# O QUE FAZER
Dê continuidade ao texto sobre a violência sexual nos relatos bíblicos, começando logo após a última frase apresentada.

# TEXTO FORNECIDO
Esses são alguns textos importantes sobre o estupro que uma visão geral encontra na Bíblia. Eles dão uma idéia do juízo que o texto sagrado dá sobre a violência sexual. Certamente podemos afirmar que a idéia básica é uma crítica veemente à violência sexual contra as mulheres. A lei de Deuteronômio 22, que comanda ao homem violentador esposar a sua vítima, é uma forma de proteger a mulher violentada, embora hoje tal método pode ser discutido e provavelmente não mais válido. Também na narração de Juízes 19 a violência contra a mulher é fortemente criticada, mesmo se é preferido deixar que sejam mulheres a serem estupradas e não homens. No texto de 2Samuel, onde o filho de Davi, Amnom, violenta a sua irmã, a crítica é mais velada, pois em Davi encontramos apenas um "ficou indignado"(13,21), enquanto que Absalão, também ele filho de Davi, matará o irmão por causa deste estupro em família. Na profecia de Zacarias a violência contra as mulheres pode ser vista como um castigo por parte de Deus pelo mal comportamento do povo, mas no último versículo o Senhor combate contra quem eventualmente terá violentado as mulheres de Jerusalém. Muito veemente e é a oposição contro o abuso presente no caítulo 13 de Daniel, texto presente somente na bíblia católica. Susana, ameaçada de estupro, não aceita a situação e prefere morrer difamada pelos próprios violentadores. Isso não acontecerá graças à intervenção do jovem Daniel que faz com que os anciãos agressores sejam condenados à morte.

# DADOS FORNECIDOS
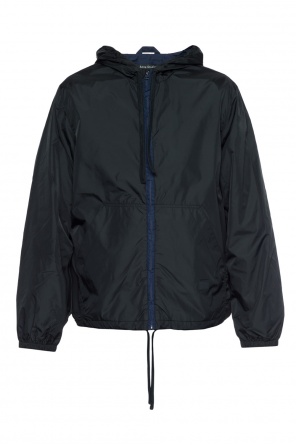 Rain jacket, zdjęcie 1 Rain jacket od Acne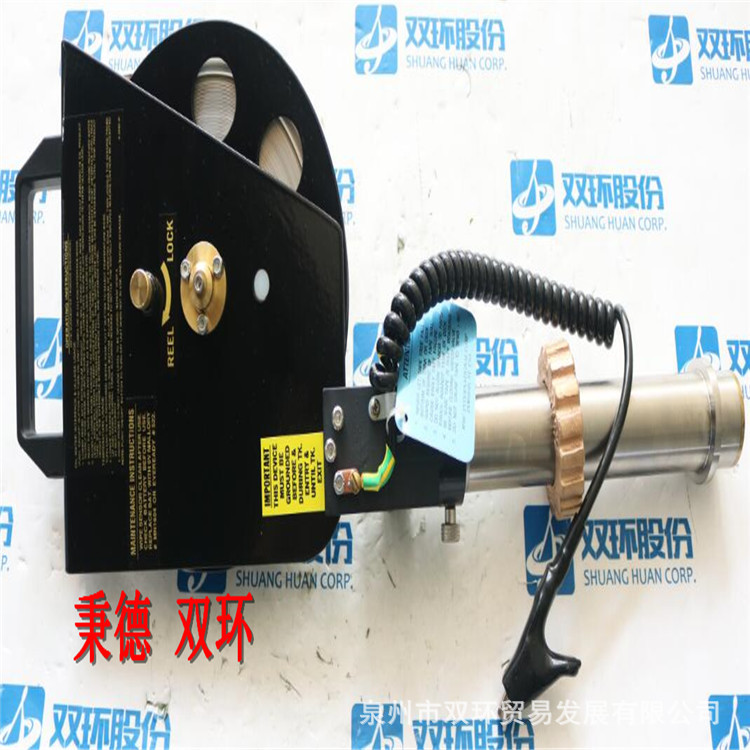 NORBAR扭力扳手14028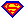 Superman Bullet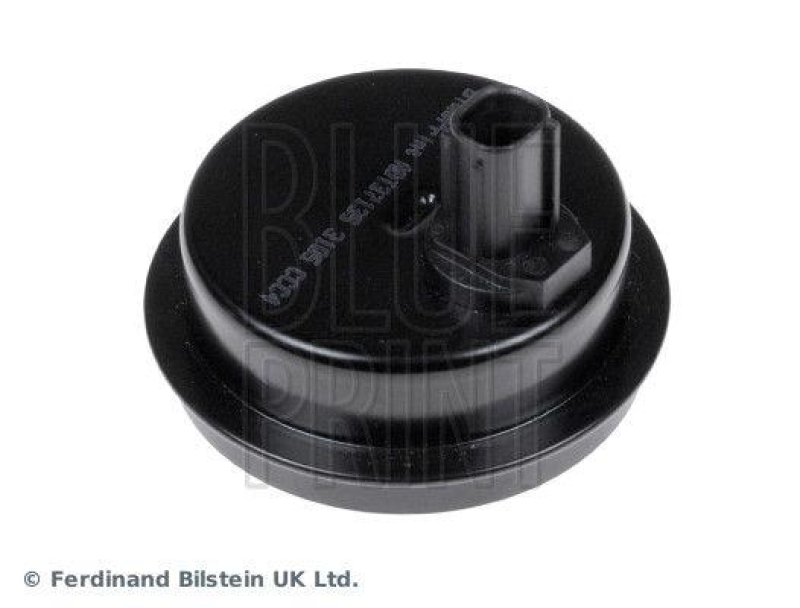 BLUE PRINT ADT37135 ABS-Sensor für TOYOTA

...

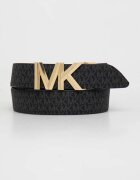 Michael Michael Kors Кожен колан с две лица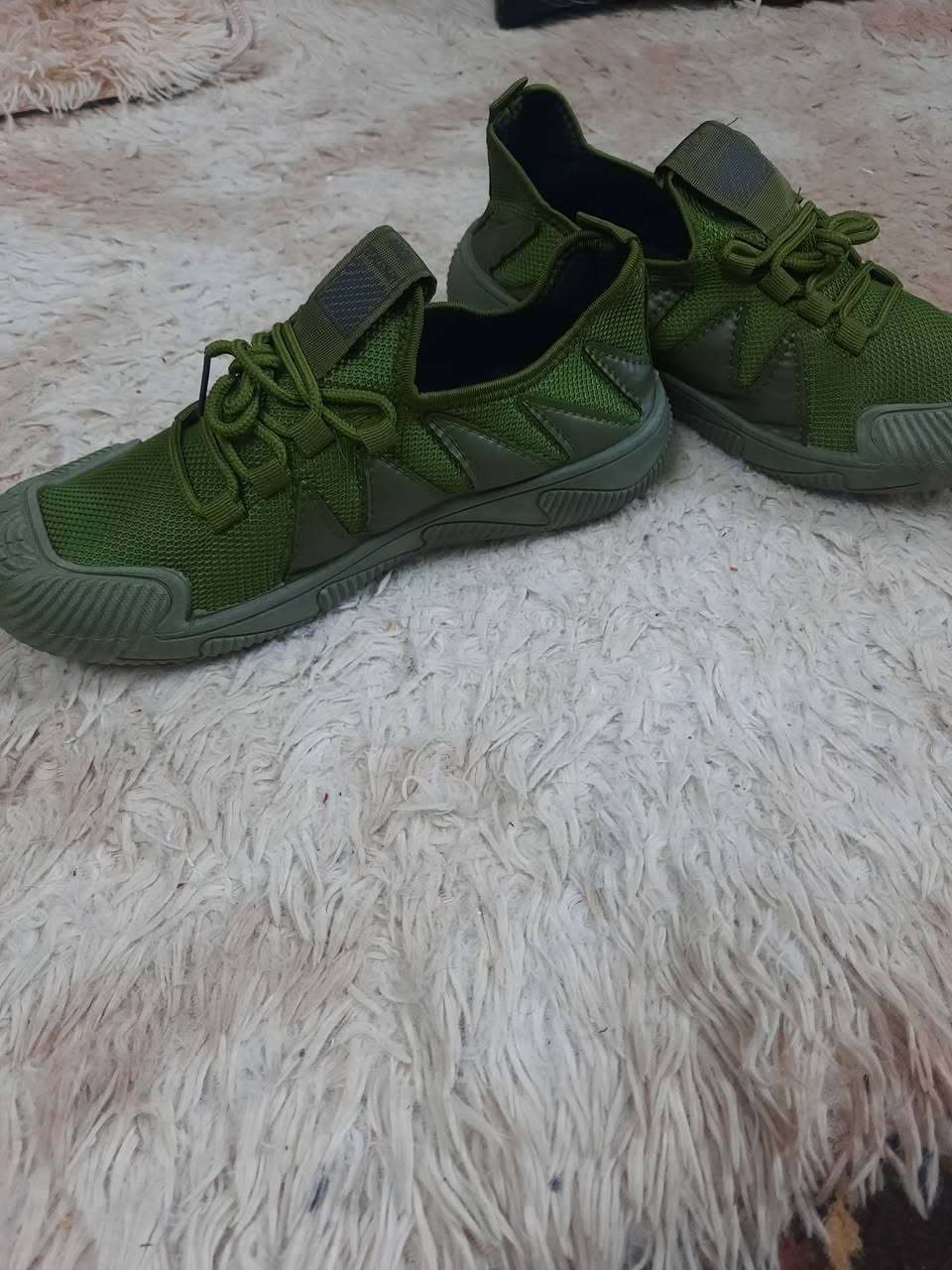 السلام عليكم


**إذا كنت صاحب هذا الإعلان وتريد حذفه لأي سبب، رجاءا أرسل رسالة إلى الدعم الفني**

# RESPOSTA ESCRITA
Portanto, podemos dizer que na Bíblia há uma cultura clara contra a violência sexual. Obviamente os preceitos bíblicos não têm a clarividência presente na nossa cultura moderna, mas embrionariamente são fundamentos para a aplicação atual. Os textos mencionados são os mais importantes. Às vezes, em situações de guerra, pode parecer que as mulheres eram abusadas com o concenso de Deus. Isso porém não tem nenhuma procedência. É importantíssimo lembrar que a Bíblia é Palavra de Deus escrita por homens, que são influenciados pelo próprio tempo e situação cultural. Para nós deve ficar o conceito básico e devemos relativizar certas atitudes influenciadas por aspectos passageiros.

Sobre as crianças, fruto de eventuais estupros, não encontrei menção na Bíblia. Todavia penso que aqui possa valer o preceito evangélico, quando Jesus diz: Deixai vir a mim as crianças (...) pois delas é o Reino dos Céus (Mateus 19,14; Marcos 10,14; Lucas 18,16).

Para auxiliar na sua pesquisa, indico alguma bibliografia, em português, sobre o assunto:


* GLANCY, Jennifer A. A acusada : Susana e seus leitores. In: ESTER, Judite e Susana : a partir de uma leitura de gênero. Organização de Athalya Brenner; Tradução de Rosangela Molento Ferreira. São Paulo: Paulinas, 2003. 438 p. (A Biblia : uma leitura de genero). ISBN 85-356-0872-9. p.373-392.

* MAUCH, Ruth Evelyn. A filha de Jefté : uma releitura de juizes 11, 28-40 a partir do cotidiano da mulher. 148p. Mestrado em CIENCIAS DA RELIGIAO. São Bernardo do Campo, 2001.

* BRANCHER, Mercedes. A violencia contra as mulheres na vida cotidiana : um estudo do livro da alianca a partir de Exodo 20, 22-23, 19. 230p. Doutorado em POS-CIENCIAS DA RELIGIAO. São Bernardo do Campo, 2004.

* WANDERMUREM, Marli. Delitos não silenciados : a dor da violência nas histórias de vida nas narrativas sobre monarquia davídico-salomônica a luz dos textos de 2 Samuel 1 até 1 Reis 2. 321p. Doutorado em POS-CIENCIAS DA RELIGIAO. São Bernardo do Campo, 2002.

* GORDON, Pamela; WASHINGTON, Harold C. Estupro como metáfora militar na Bíblia Hebraica. In: PROFETAS a partir de uma leitura de gênero. Organização de Athalya Brenner. São Paulo: Paulinas, 2003. 541 p. ISBN 85-356-0825-7. p.421-445.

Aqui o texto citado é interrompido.